OK I decided to actually look it up. Here it is:
[http://info.cern.ch/hypertext/WWW/Policy.html](http://info.cern.ch/hypertext/WWW/Policy.html)

"The definition of protocols such as HTTP and data formats such as HTML are in
the public domain and may be freely used by anyone."

So back when originally developed TBL seems to have felt the need to declare
the public domain nature (implying to me that it was NOT an obvious default).

> Writing books about your technology does not mean you somehow own the
> experience that people gain from reading them.

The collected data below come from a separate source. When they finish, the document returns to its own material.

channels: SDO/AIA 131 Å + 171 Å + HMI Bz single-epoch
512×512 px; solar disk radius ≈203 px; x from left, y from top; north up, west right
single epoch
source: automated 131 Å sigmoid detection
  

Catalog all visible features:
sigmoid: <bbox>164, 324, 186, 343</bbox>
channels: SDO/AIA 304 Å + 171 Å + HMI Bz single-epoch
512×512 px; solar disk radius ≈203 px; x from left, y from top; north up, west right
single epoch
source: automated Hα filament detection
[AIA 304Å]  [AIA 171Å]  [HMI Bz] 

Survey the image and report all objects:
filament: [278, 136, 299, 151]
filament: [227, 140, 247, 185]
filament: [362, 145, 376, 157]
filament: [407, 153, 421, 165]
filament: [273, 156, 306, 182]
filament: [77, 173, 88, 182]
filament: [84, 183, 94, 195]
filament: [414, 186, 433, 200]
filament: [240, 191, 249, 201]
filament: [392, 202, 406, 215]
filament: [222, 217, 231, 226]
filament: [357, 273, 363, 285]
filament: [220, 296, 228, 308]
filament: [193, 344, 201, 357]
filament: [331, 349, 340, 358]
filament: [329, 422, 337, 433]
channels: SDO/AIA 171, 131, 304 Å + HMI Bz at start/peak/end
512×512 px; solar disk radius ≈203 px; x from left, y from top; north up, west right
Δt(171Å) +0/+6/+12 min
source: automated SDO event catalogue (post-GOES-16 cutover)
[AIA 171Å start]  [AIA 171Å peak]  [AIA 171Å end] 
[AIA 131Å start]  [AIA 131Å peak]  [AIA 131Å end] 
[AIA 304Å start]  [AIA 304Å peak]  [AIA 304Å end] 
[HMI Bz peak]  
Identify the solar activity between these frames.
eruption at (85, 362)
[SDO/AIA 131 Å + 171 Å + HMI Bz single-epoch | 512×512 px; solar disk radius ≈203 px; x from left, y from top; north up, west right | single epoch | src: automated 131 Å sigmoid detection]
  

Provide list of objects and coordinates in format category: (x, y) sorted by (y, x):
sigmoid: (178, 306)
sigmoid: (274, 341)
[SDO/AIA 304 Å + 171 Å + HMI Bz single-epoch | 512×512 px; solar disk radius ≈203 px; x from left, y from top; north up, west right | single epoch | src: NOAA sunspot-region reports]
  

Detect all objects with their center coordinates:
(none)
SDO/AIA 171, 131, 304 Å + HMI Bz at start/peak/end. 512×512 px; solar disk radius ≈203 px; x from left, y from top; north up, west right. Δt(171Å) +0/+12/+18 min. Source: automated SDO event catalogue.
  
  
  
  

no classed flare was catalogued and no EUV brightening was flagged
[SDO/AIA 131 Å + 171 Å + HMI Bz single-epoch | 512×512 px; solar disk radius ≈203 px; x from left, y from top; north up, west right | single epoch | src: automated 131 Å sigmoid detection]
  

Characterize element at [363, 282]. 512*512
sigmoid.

I agree. The creation and design of the API is what allowed Sun to do that.
The documentation is merely part of the _why_ Google decided to copy Java and
many of it's libraries rather than develop their own API or use a freely
licensed one. [Edit: I didn't really mean to agree with "owning the
experience" bit but it does give them some rights.]

> Spending a lot of money does not entitle you to exert however much control
> you feel you deserve.

Agree. Copyright gives specific rights and there are also fair use rights that
should possibly be strengthened.

> "Intellectual property" is a balance between the interests of creators and
> the interests of society.

I largely agree. I would like it the case that I could fully agree but I don't
think that balance currently exists (especially on copyright durations and I
think for software the source should be published or escrowed and then
released when copyright expires). I also don't like discussing "Intellectual
property" as that leads to sloppy thinking and overbroad claims, it is better
to discuss the specific types, patents, copyright, design patents, trademarks
separately. The balance is also set by legislation and the judiciary should
not have that much discretion (although they should have on fair use issues).

> Giving first movers complete control over APIs, formats, and languages that
> become popular would enable a new wave of rent-seeking, very much like the
> patent trolling we see now.

The trade off is the incentive to create and promote new platforms and the
breadth of the right to implement them. For me this is an issue of fair use
and competition law plus market solutions of people avoiding platforms where
alternative implementations are not possible. There is a useful discussion to
be had about fair use rights to copyrighted API's but I'm not sure the
incompatible Dalvik would be fair use even if a compatible alternative was, we
are deep in the grey area here.

I would add as I have in other places that you need to consider how you would
feel if it was old Sun in the Oracle role and MS in the Google role? Would
this not be an egregious case of "embrace, extend extinguish"?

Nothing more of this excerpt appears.